Ricercatori hanno scoperto nuovi rapporti tra le temperature delle profondità marine e le variazioni di volume del ghiaccio

Scritto da Leonardo Debbia il 28.04.2014

Un team internazionale di ricercatori ha scoperto nuovi rapporti tra le temperature delle profondità marine e le variazioni di volume del ghiaccio che potranno fornire nuove informazioni su come si sono verificate le ere glaciali.

ere glaciali

I ricercatori della University of Southampton, in collaborazione con il National Oceanography Centre e l’Australian National University, hanno sviluppato un nuovo metodo per determinare la correlazione tra livello del mare e variabilità della temperatura delle profondità marine durante gli ultimi 5,3 milioni di anni, al fine di capire le cause che provocarono gli importanti cicli climatici degli ultimi due milioni di anni.

I ricercatori hanno scoperto che durante questi 5,3 milioni di anni le tendenze al raffreddamento a lungo termine e la massa di ghiaccio che si andava formando non andavano di pari passo.

Infatti, per quanto riguarda la temperatura, l’avvio importante verso le ere glaciali, che hanno caratterizzato gli ultimi 2-3 milioni di anni, fu un evento di raffreddamento avvenuto intorno ai 2,7 milioni di anni fa, mentre la massa di ghiaccio cominciò a svilupparsi più tardi, intorno ai 2,15 milioni di anni fa.

Prima di questi risultati si stimava che le glaciazioni avessero avuto inizio ‘in contemporanea’ tra raffreddamento dell’aria e degli oceani, intorno ai 2,5 milioni di anni fa.

Il team ha utilizzato valori dei rapporti isotopici dell’ossigeno che forniscono i dati riguardanti le antiche temperature del mare mediante l’analisi di plancton fossile recuperato dal Mar Mediterraneo, depositatosi nel corso degli ultimi 5,3 milioni di anni.

Il Mediterraneo è una regione particolarmente utile per questo rilevamento, perché la composizione isotopica dell’acqua di mare dipende in gran parte dal flusso di acqua che entra dallo Stretto di Gibilterra, che a sua volta è influenzato dalle variazioni di livello globale degli oceani.

Mentre gli strati di ghiaccio continentale crescevano durante le ere glaciali, il flusso d’acqua dallo Stretto di Gibilterra diminuiva, causando nel Mediterraneo un aumento dell’isotopo O-18 (8 protoni e 10 neutroni) rispetto allo O-16 (8 protoni e 8 neutroni), registrato nei gusci del plancton fossile.

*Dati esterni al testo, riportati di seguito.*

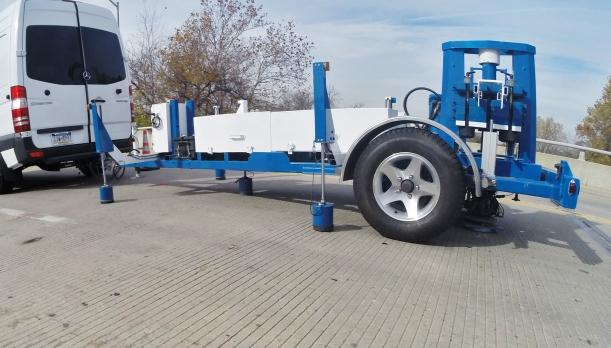 image of blue apparatus used on bridge to test load capacity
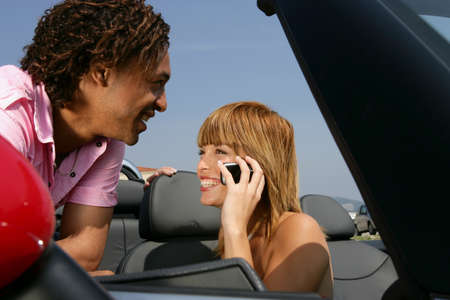 Couple by convertible car photo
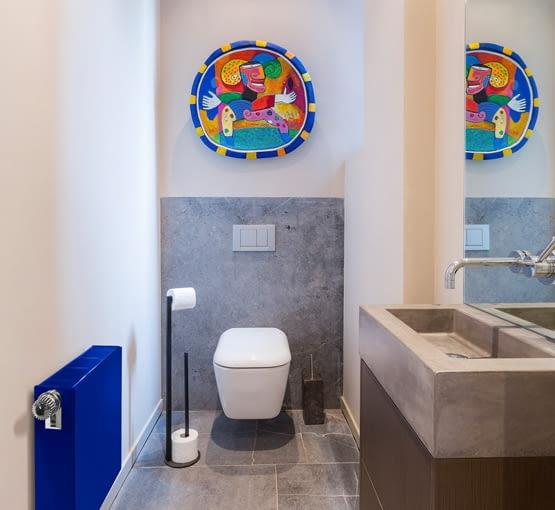 Najmocniejszymi akcentami kolorystycznymi w tej łazience są grzejnik (marki Purmo) i barwna ozdoba ścienna. Wprowadzone w tym sposób kolory to nietypowe rozwiązanie, ale zarazem bardzo trafione.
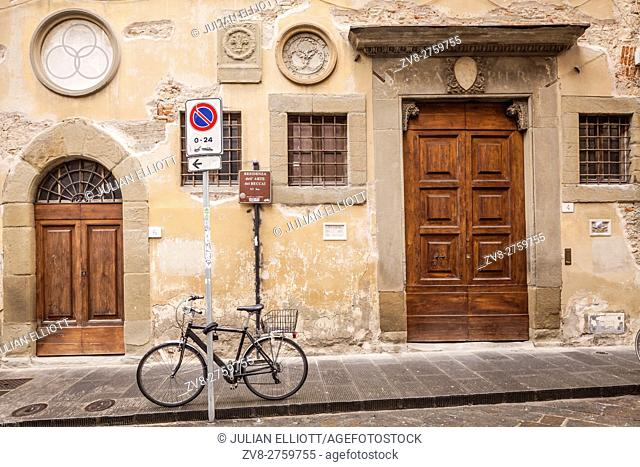 An old door and bicycle in Florence, Italy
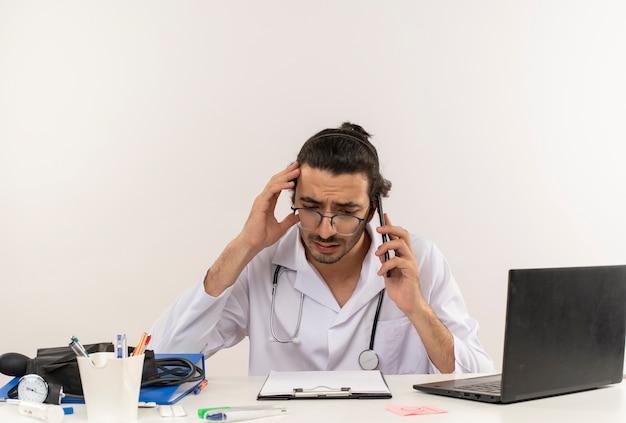 Droevige jonge mannelijke arts met medische bril die medische mantel met een stethoscoop draagt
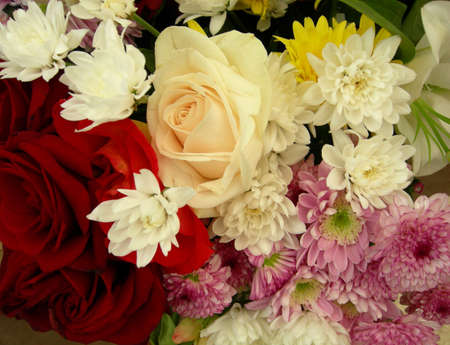callas: Bunch of flowers: roses, chrysanthemums, callas, lily. Stock Photo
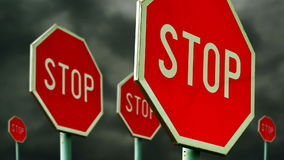 Red stop signs on the street. Roadside traffic signs for stopping with clouds time lapse footage in background. 1920x1080, 1080p, hd footage stock footage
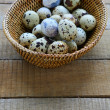 Quail eggs in a wicker basket — Stock Photo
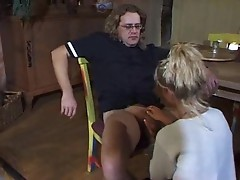Sexy blonde handling and blowing his cock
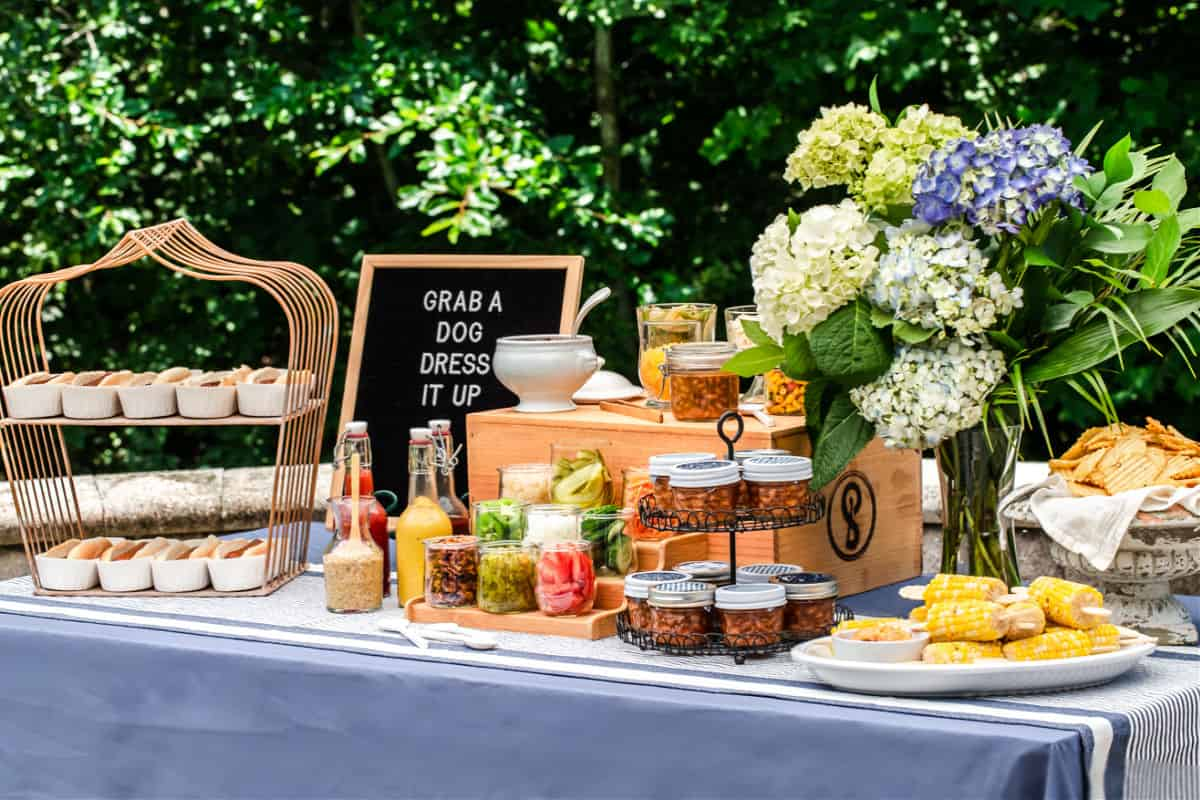 hot dog bar party buffet table with toppings and sides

Lo studio attuale ha aggiunto un modello numerico per calcolare lo scambio d’acqua attraverso lo Stretto di Gibilterra in funzione del cambiamento di livello del mare, modello che ha permesso che i dati dei microfossili potessero essere usati per datare le variazioni del livello globale dei mari.

Il nuovo valore del livello del mare è stato poi utilizzato in combinazione con i valori degli isotopi dell’ossigeno delle acque profonde di mare aperto per risalire ai cambiamenti di temperatura di queste acque.

Eelco Rohling, docente della Australian National University e autore principale dello studio, afferma: “Questo è il primo passo per la ricostruzione dei dati del Mediterraneo. Con un nostro precedente lavoro abbiamo sviluppato e affinato questa tecnica per il Mar Rosso, ma in quel mare abbiamo potuto raggiungere solo il mezzo milione di anni perché non ci sono carotaggi più antichi”.

Nel Mediterraneo, invece, i carotaggi possono arrivare fino a 5,3 milioni di anni fa.

Rilevando l’importanza che assume lo Stretto di Gibilterra per queste analisi, Mark Tamisiea, del National Oceanography Centre di Southampton e co-autore dello studio, aggiunge: “Il flusso attraverso lo stretto dipende non solo dal volume degli oceani, ma anche dal modo in cui la regione si alza e si abbassa in relazione ai livelli d’acqua che cambiano. Noi usiamo un modello globale di cambiamenti nell’oceano e nelle calotte di ghiaccio per stimare la deformazione e i cambiamenti di gravità nella regione e come questi fattori si ripercuoteranno sulla nostra valutazione dei cambiamenti del livello globale del mare”.